**EXERCISE:** Type the entries out again exactly as they read, but leave every picture behind.

(Stored data entries)
_____

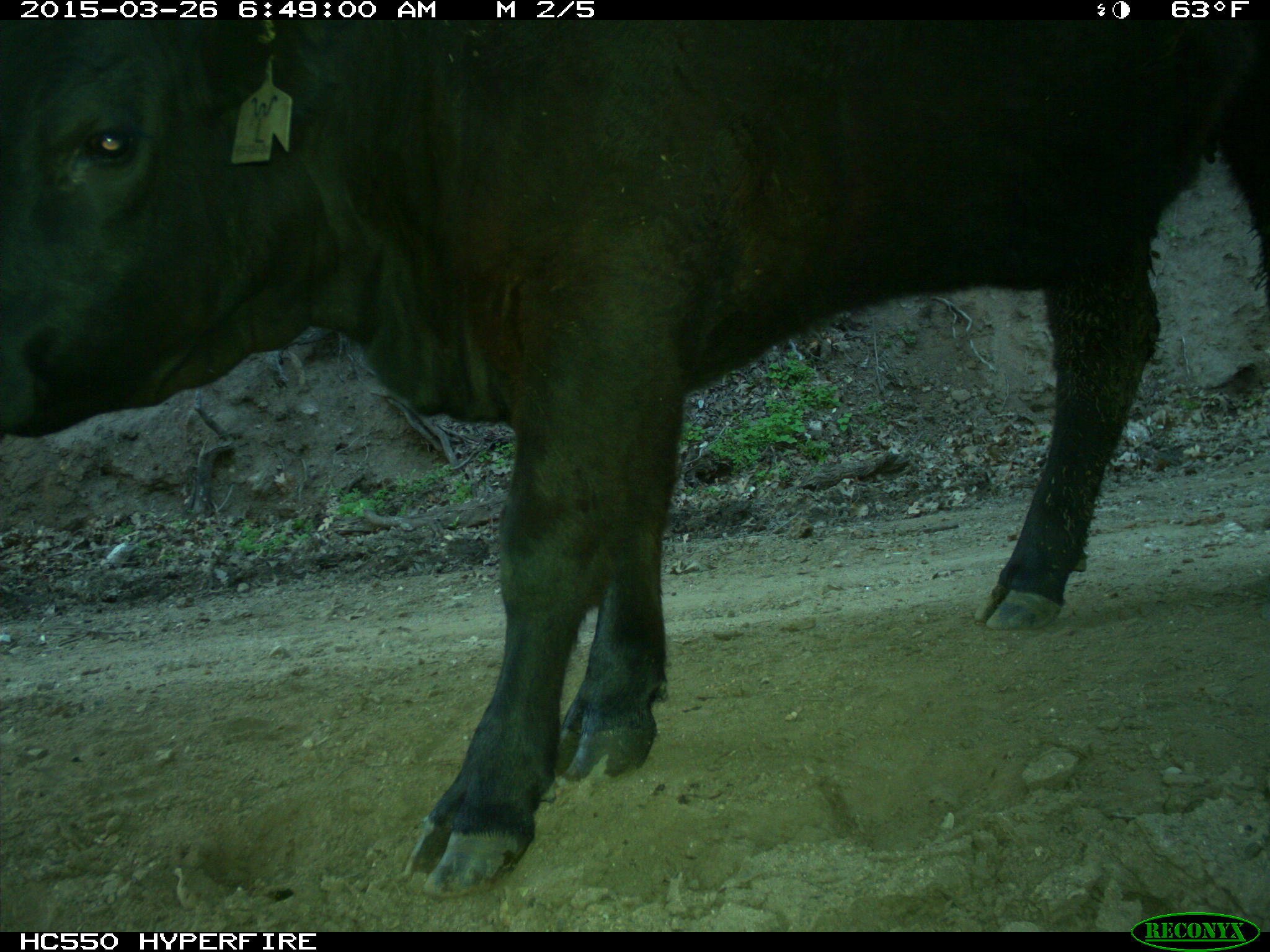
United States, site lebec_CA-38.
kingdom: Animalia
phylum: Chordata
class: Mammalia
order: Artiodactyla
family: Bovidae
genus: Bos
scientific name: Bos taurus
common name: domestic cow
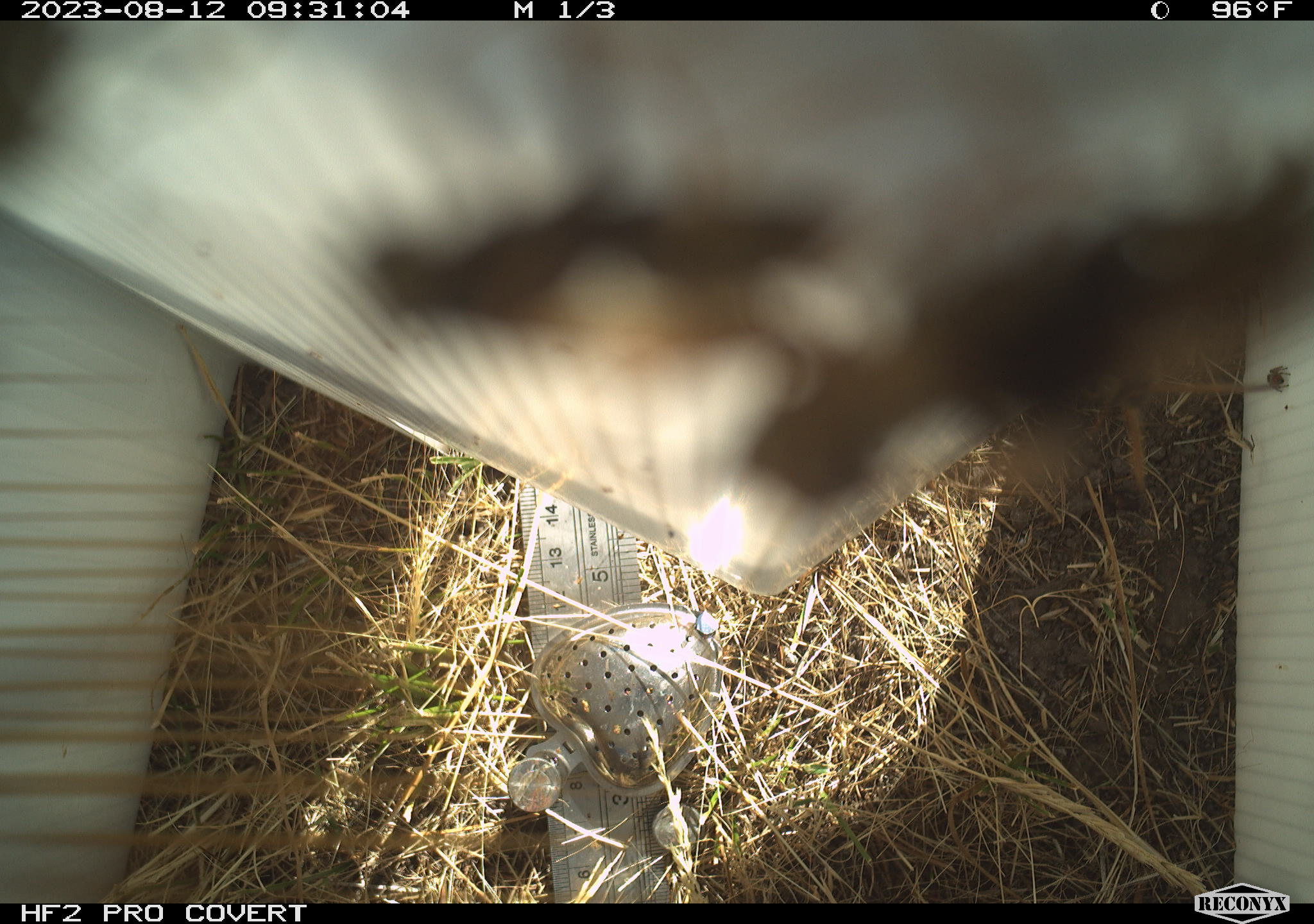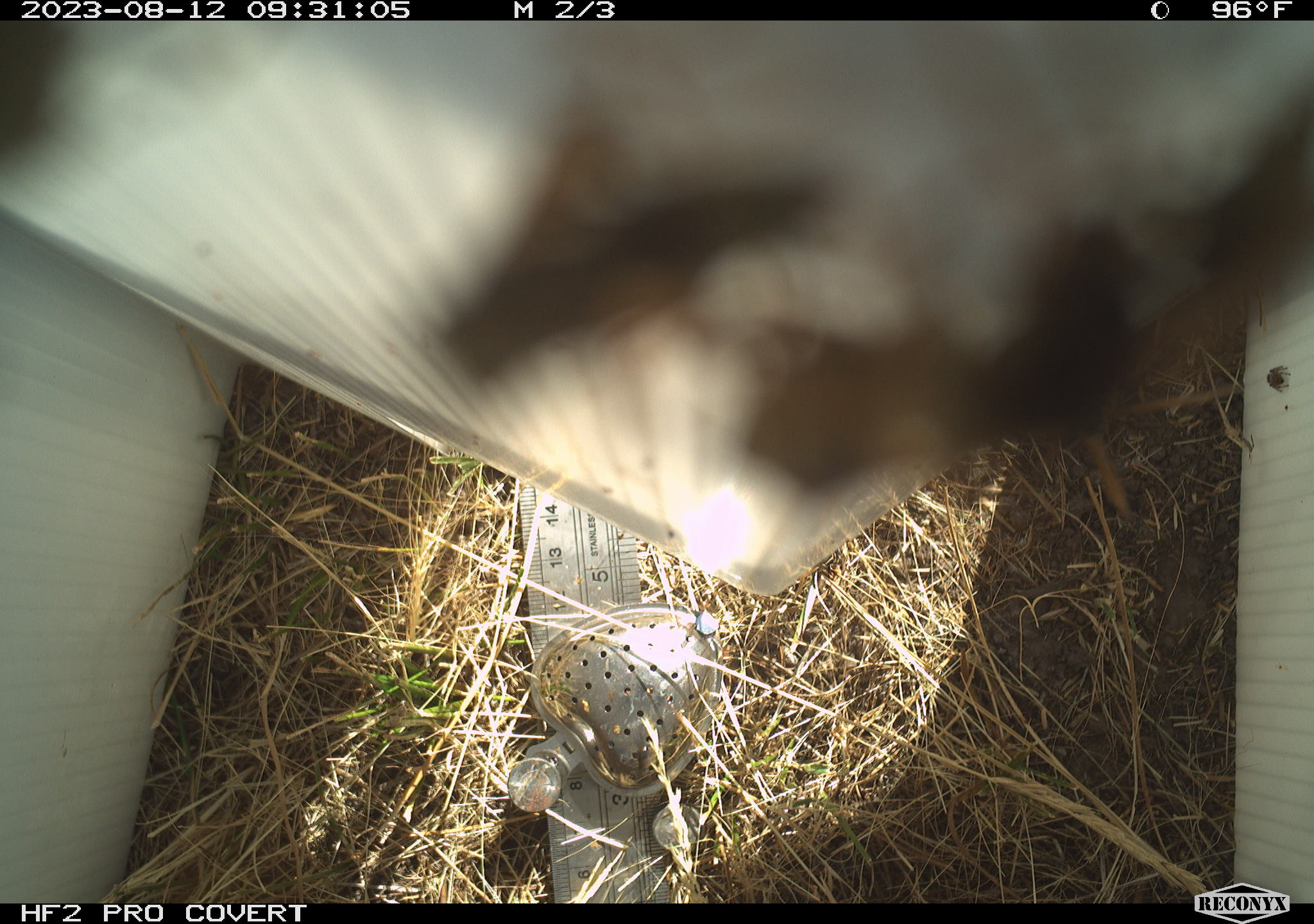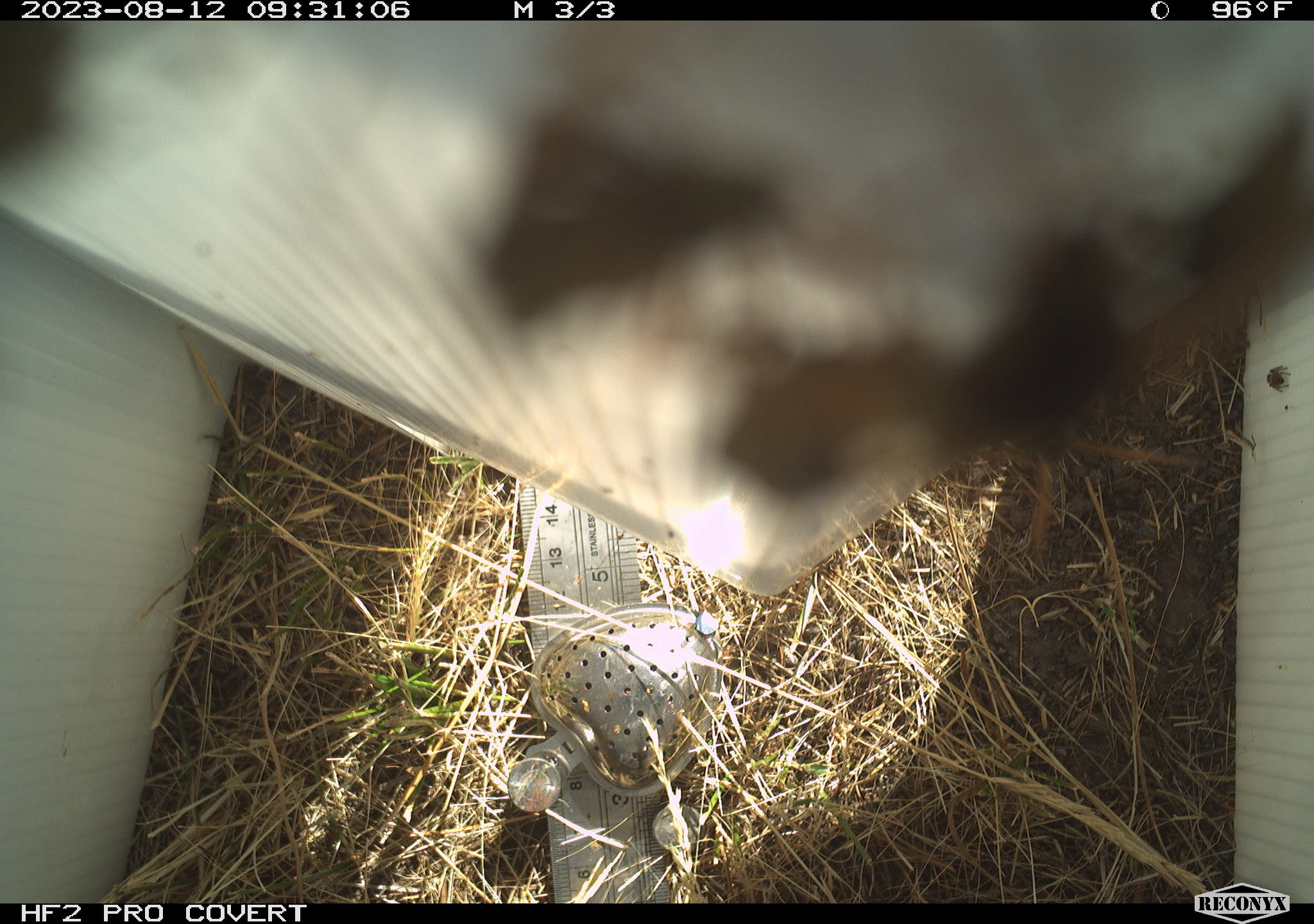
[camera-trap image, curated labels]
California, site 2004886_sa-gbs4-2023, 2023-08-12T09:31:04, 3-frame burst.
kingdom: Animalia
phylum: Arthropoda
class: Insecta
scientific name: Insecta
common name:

_____

**EXERCISE RESULT:**
United States, site lebec_CA-38.
kingdom: Animalia
phylum: Chordata
class: Mammalia
order: Artiodactyla
family: Bovidae
genus: Bos
scientific name: Bos taurus
common name: domestic cow
[camera-trap image, curated labels]
California, site 2004886_sa-gbs4-2023, 2023-08-12T09:31:04, 3-frame burst.
kingdom: Animalia
phylum: Arthropoda
class: Insecta
scientific name: Insecta
common name:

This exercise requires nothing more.